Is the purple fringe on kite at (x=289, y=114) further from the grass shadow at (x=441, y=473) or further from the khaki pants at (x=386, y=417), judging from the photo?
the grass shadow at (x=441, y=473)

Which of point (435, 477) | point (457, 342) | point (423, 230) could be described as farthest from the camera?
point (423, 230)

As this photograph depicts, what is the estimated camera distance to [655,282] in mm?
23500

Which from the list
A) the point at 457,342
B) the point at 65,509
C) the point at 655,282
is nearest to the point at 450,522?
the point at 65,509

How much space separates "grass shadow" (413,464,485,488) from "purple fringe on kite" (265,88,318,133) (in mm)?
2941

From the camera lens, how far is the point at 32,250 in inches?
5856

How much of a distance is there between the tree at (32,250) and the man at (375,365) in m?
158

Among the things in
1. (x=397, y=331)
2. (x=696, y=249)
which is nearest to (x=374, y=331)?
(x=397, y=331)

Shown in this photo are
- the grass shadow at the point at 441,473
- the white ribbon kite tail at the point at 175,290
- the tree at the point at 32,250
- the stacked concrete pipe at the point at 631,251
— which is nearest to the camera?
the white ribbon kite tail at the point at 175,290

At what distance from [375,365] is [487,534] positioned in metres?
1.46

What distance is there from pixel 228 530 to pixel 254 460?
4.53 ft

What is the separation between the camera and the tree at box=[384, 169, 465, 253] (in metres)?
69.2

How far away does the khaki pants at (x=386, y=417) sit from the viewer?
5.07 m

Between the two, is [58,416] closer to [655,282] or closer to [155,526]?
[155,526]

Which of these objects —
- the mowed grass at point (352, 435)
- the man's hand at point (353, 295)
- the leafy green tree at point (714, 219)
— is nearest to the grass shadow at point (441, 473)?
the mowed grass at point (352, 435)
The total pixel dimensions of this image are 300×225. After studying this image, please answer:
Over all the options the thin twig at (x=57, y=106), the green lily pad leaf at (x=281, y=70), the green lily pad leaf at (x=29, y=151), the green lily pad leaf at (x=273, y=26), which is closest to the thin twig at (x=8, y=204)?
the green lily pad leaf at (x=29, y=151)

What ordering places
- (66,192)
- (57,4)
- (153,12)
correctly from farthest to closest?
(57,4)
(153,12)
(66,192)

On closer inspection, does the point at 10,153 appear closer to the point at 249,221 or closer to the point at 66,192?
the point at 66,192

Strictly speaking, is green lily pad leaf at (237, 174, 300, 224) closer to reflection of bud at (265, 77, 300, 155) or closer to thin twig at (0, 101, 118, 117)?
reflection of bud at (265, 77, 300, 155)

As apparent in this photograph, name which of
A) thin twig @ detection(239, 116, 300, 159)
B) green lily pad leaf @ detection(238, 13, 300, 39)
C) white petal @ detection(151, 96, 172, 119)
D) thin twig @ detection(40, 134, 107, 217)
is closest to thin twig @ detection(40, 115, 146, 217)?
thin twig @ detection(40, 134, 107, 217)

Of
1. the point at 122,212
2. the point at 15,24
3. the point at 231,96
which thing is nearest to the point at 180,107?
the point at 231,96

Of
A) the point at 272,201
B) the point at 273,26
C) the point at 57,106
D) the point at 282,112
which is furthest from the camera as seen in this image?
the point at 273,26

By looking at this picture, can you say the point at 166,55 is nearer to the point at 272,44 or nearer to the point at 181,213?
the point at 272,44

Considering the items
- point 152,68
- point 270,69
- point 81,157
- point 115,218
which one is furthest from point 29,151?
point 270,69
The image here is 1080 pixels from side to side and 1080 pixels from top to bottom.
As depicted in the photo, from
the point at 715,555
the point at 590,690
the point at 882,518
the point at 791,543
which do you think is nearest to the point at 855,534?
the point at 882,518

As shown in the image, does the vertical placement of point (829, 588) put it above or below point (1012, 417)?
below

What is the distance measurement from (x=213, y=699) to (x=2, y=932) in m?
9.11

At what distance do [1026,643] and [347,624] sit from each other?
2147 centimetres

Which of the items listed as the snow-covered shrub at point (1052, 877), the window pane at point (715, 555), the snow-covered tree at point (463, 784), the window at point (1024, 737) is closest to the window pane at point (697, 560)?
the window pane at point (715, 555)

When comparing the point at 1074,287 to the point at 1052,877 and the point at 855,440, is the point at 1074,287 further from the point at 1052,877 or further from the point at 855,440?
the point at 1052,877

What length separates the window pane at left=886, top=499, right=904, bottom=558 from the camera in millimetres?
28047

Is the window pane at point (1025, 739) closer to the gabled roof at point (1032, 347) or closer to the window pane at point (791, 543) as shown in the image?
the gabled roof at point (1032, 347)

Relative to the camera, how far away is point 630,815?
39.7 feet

◆ **INSTRUCTIONS FOR THE TASK**: Repeat all the records. Match each line exactly.

◆ **REPLY**:
Is the purple fringe on kite at (x=289, y=114) further from the grass shadow at (x=441, y=473) or further from the khaki pants at (x=386, y=417), judging from the photo?
the grass shadow at (x=441, y=473)

Which of point (435, 477) | point (457, 342) | point (423, 230) could be described as farthest from the camera?
point (423, 230)

As this photograph depicts, what is the estimated camera distance to [655,282] in mm?
23500

Which from the list
A) the point at 457,342
B) the point at 65,509
C) the point at 655,282
is nearest to the point at 450,522?
the point at 65,509

How much space separates "grass shadow" (413,464,485,488) from "purple fringe on kite" (265,88,318,133) (in mm)?
2941

From the camera lens, how far is the point at 32,250 in inches?
5856

How much of a distance is there between the tree at (32,250) and the man at (375,365) in m?
158

Among the things in
1. (x=397, y=331)
2. (x=696, y=249)
which is nearest to (x=374, y=331)?
(x=397, y=331)

Shown in this photo are
- the grass shadow at the point at 441,473
- the white ribbon kite tail at the point at 175,290
- the tree at the point at 32,250
- the stacked concrete pipe at the point at 631,251
— which is nearest to the camera?
the white ribbon kite tail at the point at 175,290

At what distance from [375,365] is [487,534] positioned in metres?
1.46

What distance is there from pixel 228 530 to pixel 254 460?
4.53 ft

What is the separation between the camera and the tree at box=[384, 169, 465, 253] (in metres)?
69.2

How far away does the khaki pants at (x=386, y=417) sit from the viewer?
5.07 m

Between the two, is [58,416] closer to [655,282] or closer to [155,526]?
[155,526]

Which of these objects —
- the mowed grass at point (352, 435)
- the man's hand at point (353, 295)
- the leafy green tree at point (714, 219)
— is nearest to the grass shadow at point (441, 473)?
the mowed grass at point (352, 435)
The total pixel dimensions of this image are 300×225. After studying this image, please answer:
Over all the options the thin twig at (x=57, y=106), the green lily pad leaf at (x=281, y=70), the green lily pad leaf at (x=29, y=151), the green lily pad leaf at (x=273, y=26), which is closest to the thin twig at (x=8, y=204)?
the green lily pad leaf at (x=29, y=151)

What ordering places
- (66,192)
- (57,4)
- (153,12)
correctly from farthest to closest?
(57,4)
(153,12)
(66,192)

On closer inspection, does the point at 10,153 appear closer to the point at 249,221 or closer to the point at 66,192?
the point at 66,192

Strictly speaking, is green lily pad leaf at (237, 174, 300, 224) closer to reflection of bud at (265, 77, 300, 155) or closer to thin twig at (0, 101, 118, 117)?
reflection of bud at (265, 77, 300, 155)

As apparent in this photograph, name which of
A) thin twig @ detection(239, 116, 300, 159)
B) green lily pad leaf @ detection(238, 13, 300, 39)
C) white petal @ detection(151, 96, 172, 119)
D) thin twig @ detection(40, 134, 107, 217)
is closest to thin twig @ detection(40, 115, 146, 217)?
thin twig @ detection(40, 134, 107, 217)

Of
1. the point at 122,212
2. the point at 15,24
3. the point at 231,96
which thing is nearest to the point at 180,107?
the point at 231,96

Of
A) the point at 272,201
B) the point at 273,26
C) the point at 57,106
D) the point at 282,112
which is furthest from the camera as seen in this image?
the point at 273,26

By looking at this picture, can you say the point at 166,55 is nearer to the point at 272,44 or nearer to the point at 181,213?
the point at 272,44

Considering the items
- point 152,68
- point 270,69
- point 81,157
- point 115,218
which one is furthest from point 29,151?
point 270,69
The image here is 1080 pixels from side to side and 1080 pixels from top to bottom.
As depicted in the photo, from
the point at 715,555
the point at 590,690
the point at 882,518
the point at 791,543
which do you think is nearest to the point at 855,534?
the point at 882,518

As shown in the image, does the vertical placement of point (829, 588) put it above or below point (1012, 417)?
below

What is the distance measurement from (x=213, y=699) to (x=2, y=932) in m?
9.11

At what distance do [1026,643] and [347,624] sit from each other?
2147 centimetres

Which of the items listed as the snow-covered shrub at point (1052, 877), the window pane at point (715, 555), the snow-covered tree at point (463, 784), the window at point (1024, 737) is closest to the window pane at point (697, 560)?
the window pane at point (715, 555)

When comparing the point at 1074,287 to the point at 1052,877 and the point at 855,440, is the point at 1074,287 further from the point at 1052,877 or further from the point at 855,440?
the point at 1052,877

What length separates the window pane at left=886, top=499, right=904, bottom=558 from the camera in millimetres?
28047

Is the window pane at point (1025, 739) closer to the gabled roof at point (1032, 347) or closer to the window pane at point (791, 543) as shown in the image?
the gabled roof at point (1032, 347)

Relative to the camera, how far away is point 630,815?
39.7 feet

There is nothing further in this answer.